The Villa Option: Dining on Your Own Terms

There is, of course, another way to experience Mueang Phuket District’s food culture – and for those staying in a luxury villa in Mueang Phuket District, a private chef option brings the district’s culinary intelligence directly to your table. Many of the area’s finest private residences offer access to skilled private chefs who can source ingredients from the same morning markets that supply the Michelin-listed restaurants, cooking Southern Thai menus – or Peranakan spreads, or fresh seafood feasts – in the privacy of a villa kitchen and serving them somewhere considerably more pleasant than any restaurant dining room in the world: your own terrace, with your own pool, at whatever time suits you. It is, frankly, difficult to improve upon.

For the full picture on planning your time in this part of the island – beaches, culture, practicalities and more – the Mueang Phuket District Travel Guide covers the ground in the detail it deserves.

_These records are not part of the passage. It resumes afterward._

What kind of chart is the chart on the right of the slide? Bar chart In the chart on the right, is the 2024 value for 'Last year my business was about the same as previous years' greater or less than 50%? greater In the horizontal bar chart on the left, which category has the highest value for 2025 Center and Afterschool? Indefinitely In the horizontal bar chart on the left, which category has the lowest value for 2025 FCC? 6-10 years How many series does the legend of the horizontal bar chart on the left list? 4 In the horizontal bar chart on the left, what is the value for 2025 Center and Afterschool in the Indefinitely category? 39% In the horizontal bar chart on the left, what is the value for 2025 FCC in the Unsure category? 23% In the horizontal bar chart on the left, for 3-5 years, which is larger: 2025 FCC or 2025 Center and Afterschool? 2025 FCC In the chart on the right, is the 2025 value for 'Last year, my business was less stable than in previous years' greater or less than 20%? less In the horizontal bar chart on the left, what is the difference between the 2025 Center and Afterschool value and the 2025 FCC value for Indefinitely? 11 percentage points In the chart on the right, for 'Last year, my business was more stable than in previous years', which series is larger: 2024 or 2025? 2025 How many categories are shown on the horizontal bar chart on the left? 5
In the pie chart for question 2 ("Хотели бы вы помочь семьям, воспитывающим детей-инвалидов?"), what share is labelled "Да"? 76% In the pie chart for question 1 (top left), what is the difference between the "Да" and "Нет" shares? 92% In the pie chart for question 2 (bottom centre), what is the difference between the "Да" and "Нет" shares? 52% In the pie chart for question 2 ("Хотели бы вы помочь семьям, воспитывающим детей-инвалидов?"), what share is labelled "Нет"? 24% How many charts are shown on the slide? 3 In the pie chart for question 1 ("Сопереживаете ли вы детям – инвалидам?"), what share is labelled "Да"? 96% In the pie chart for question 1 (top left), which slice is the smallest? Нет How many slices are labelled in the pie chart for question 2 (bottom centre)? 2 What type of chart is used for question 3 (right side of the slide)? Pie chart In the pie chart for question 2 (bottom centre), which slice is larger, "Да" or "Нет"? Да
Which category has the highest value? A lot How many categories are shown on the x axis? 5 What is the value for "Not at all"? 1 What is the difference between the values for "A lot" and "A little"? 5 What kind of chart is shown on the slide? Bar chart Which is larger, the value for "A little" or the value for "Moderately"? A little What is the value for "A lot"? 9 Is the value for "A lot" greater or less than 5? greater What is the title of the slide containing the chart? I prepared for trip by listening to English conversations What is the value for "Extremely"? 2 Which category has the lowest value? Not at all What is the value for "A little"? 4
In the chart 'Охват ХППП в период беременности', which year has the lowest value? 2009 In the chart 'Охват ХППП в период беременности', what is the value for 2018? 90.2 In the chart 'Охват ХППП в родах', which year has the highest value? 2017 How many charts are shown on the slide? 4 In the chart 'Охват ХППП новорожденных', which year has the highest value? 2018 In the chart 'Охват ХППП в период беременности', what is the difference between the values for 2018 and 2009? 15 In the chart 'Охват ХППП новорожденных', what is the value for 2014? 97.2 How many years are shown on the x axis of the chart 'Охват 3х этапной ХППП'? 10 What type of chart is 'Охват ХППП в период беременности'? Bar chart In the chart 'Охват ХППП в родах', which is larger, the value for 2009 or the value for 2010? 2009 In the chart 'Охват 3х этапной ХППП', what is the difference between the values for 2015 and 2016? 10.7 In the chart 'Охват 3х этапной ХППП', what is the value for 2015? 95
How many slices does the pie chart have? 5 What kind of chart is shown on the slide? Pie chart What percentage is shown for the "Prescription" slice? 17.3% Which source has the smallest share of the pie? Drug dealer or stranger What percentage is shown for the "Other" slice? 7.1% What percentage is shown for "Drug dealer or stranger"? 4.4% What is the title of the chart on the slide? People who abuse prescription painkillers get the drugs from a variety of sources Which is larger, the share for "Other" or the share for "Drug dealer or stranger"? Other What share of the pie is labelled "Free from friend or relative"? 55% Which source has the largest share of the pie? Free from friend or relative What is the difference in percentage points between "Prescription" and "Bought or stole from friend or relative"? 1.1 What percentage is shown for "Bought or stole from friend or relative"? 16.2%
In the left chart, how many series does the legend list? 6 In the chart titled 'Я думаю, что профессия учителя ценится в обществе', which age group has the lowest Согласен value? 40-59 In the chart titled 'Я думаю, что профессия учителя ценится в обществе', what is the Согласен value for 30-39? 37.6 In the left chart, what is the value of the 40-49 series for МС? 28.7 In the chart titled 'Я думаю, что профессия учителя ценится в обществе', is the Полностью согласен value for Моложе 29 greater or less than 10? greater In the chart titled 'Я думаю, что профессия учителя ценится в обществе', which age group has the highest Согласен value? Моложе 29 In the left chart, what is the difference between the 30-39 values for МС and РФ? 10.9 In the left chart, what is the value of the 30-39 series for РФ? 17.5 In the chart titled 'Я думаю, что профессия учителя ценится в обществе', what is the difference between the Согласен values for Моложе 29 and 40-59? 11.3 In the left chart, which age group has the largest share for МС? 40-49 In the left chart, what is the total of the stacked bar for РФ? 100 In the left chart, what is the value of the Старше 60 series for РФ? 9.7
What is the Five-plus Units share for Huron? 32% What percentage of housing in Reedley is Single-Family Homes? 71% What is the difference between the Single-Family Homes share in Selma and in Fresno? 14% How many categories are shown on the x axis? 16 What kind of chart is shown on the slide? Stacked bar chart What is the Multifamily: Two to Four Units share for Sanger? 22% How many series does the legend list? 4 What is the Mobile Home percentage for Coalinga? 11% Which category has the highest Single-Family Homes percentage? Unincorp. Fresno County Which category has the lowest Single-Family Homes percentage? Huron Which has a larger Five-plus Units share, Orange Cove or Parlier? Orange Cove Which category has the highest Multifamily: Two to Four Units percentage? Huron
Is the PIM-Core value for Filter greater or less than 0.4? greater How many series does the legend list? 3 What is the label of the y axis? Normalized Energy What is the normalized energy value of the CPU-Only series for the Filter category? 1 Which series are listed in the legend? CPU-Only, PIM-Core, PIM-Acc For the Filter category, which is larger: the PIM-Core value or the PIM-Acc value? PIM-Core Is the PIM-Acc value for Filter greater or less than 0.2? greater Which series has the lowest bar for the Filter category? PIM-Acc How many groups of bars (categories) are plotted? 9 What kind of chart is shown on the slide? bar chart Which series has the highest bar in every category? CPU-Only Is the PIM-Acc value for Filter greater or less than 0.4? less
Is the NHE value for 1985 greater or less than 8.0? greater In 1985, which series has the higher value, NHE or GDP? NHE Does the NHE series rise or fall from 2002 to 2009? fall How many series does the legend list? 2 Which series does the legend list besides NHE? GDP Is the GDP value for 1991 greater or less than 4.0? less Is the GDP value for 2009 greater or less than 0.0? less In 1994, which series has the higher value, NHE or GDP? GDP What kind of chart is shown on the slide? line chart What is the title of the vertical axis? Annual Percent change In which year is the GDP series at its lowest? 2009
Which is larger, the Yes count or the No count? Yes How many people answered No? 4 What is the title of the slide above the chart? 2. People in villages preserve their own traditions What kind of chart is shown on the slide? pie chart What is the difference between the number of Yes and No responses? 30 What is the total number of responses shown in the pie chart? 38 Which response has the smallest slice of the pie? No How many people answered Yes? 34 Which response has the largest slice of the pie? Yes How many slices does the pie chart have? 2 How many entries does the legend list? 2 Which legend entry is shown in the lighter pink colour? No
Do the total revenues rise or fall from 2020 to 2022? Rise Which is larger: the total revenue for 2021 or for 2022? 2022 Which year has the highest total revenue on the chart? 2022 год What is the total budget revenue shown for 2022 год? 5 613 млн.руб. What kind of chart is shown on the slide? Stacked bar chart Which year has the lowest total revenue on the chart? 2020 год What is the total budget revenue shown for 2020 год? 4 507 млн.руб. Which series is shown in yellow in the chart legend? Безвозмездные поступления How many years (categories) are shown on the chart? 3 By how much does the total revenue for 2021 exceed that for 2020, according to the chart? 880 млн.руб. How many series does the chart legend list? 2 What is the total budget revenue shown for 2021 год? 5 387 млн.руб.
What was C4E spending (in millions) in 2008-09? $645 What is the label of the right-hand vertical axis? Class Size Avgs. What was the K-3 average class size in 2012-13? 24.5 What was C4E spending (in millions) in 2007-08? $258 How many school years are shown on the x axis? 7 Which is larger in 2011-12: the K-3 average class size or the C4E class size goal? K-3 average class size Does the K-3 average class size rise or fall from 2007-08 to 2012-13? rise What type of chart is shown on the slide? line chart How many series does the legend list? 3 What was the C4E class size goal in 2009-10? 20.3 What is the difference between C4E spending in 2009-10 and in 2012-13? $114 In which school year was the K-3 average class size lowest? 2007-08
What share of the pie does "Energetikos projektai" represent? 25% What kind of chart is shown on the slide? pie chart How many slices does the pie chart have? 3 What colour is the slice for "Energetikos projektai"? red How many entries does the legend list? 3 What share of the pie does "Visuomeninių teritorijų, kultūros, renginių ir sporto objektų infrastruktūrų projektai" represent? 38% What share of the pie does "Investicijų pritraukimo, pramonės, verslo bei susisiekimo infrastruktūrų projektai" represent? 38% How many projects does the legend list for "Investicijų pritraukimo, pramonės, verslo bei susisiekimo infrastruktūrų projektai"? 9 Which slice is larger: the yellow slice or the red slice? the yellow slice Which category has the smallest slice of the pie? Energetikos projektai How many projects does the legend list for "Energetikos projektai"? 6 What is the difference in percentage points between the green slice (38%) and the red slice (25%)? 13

Which restaurants in Mueang Phuket District are in the Michelin Guide?

Several restaurants in Mueang Phuket District have received Michelin recognition. Royd Restaurant on Dibuk Road holds a place in the Michelin Guide, with Chef Suwijak (Chef Mond) having won the Michelin Young Chef Award. The Smokaccia Laboratory on Thep Kasattri Road was recognised by the Michelin Guide in 2024 for its innovative eighteen-course tasting menu. Samut Restaurant near Nai Harn is also listed in the Phuket Michelin Guide, and Blue Elephant Cooking School and Restaurant on Krabi Road carries Michelin recognition as a celebrated fine dining destination. Reservations for all of these are strongly recommended, particularly during peak season.

What dishes should I try when eating in Phuket Old Town?

Phuket Old Town’s food culture is shaped by its Hokkien Chinese, Peranakan and Southern Thai heritage, and the dishes most worth seeking out reflect that history. Mee Hokkien – thick yellow noodles in a rich pork broth with squid and pork crackling – is the district’s signature comfort food. Khanom Jeen, thin rice noodles served with Southern-style curry sauces, is another essential. The Peranakan Menu at Blue Elephant offers the most curated introduction to the Baba-Nyonya culinary tradition. At street level, fresh spring rolls, grilled meats and pandan-coloured Thai sweets from the Sunday Walking Street market on Thalang Road are all highly recommended.

How far in advance should I book fine dining restaurants in Mueang Phuket District?

For the most sought-after fine dining tables – particularly Royd Restaurant, which seats only twenty guests – bookings should be made as far in advance as possible. During high season, which runs from November to April, a minimum of one to two weeks’ notice is advisable, and two to three weeks ahead is safer if your travel dates are fixed. The Smokaccia Laboratory and Samut Restaurant are similarly in demand and warrant early reservation. Blue Elephant has more capacity but is still worth booking ahead, especially if you wish to pre-order the Peranakan Menu for two. Most restaurants can be contacted directly or through their websites, and some are also accessible via dining reservation platforms.